GDPR Article 17 grants users the “right to erasure” — the ability to request that all their personal data be deleted. Implementing this correctly across a distributed system requires: identifying every location where user data exists, deleting or anonymizing it within 30 days, handling data that must be retained for legal reasons (invoices, fraud records), and providing a verifiable audit trail of the deletion.

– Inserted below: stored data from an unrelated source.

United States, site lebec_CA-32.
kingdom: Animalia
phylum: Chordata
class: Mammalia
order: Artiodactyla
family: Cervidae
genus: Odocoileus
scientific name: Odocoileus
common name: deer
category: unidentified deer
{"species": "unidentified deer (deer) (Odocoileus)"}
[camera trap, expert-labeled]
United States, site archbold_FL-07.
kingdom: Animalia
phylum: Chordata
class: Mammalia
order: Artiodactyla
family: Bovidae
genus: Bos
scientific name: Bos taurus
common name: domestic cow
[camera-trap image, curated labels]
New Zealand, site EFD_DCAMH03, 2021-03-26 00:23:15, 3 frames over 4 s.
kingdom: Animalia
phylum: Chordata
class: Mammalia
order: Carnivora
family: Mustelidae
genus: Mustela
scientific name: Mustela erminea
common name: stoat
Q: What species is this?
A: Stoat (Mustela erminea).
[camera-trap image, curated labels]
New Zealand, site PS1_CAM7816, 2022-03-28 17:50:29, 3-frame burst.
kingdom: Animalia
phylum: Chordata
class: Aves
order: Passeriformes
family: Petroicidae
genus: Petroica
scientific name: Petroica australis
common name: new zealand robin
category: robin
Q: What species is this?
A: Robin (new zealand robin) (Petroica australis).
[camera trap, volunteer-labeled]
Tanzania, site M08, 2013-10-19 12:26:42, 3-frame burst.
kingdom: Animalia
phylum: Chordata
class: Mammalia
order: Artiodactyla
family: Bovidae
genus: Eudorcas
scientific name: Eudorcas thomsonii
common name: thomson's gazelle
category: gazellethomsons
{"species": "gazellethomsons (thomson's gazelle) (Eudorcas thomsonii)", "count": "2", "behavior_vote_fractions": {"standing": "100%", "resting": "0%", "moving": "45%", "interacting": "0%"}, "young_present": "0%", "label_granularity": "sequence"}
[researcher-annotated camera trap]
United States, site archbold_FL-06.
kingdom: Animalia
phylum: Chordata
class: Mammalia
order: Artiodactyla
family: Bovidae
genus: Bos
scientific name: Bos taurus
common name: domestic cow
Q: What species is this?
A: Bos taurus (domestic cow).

Getting this wrong risks fines up to €20M or 4% of global annual revenue.
Core Data Model
CREATE TYPE erasure_status AS ENUM (
'requested','in_progress','completed','partial','failed'
);
CREATE TABLE ErasureRequest (
request_id UUID PRIMARY KEY DEFAULT gen_random_uuid(),
user_id UUID NOT NULL UNIQUE, -- one pending request per user
email TEXT NOT NULL, -- capture at request time (PII)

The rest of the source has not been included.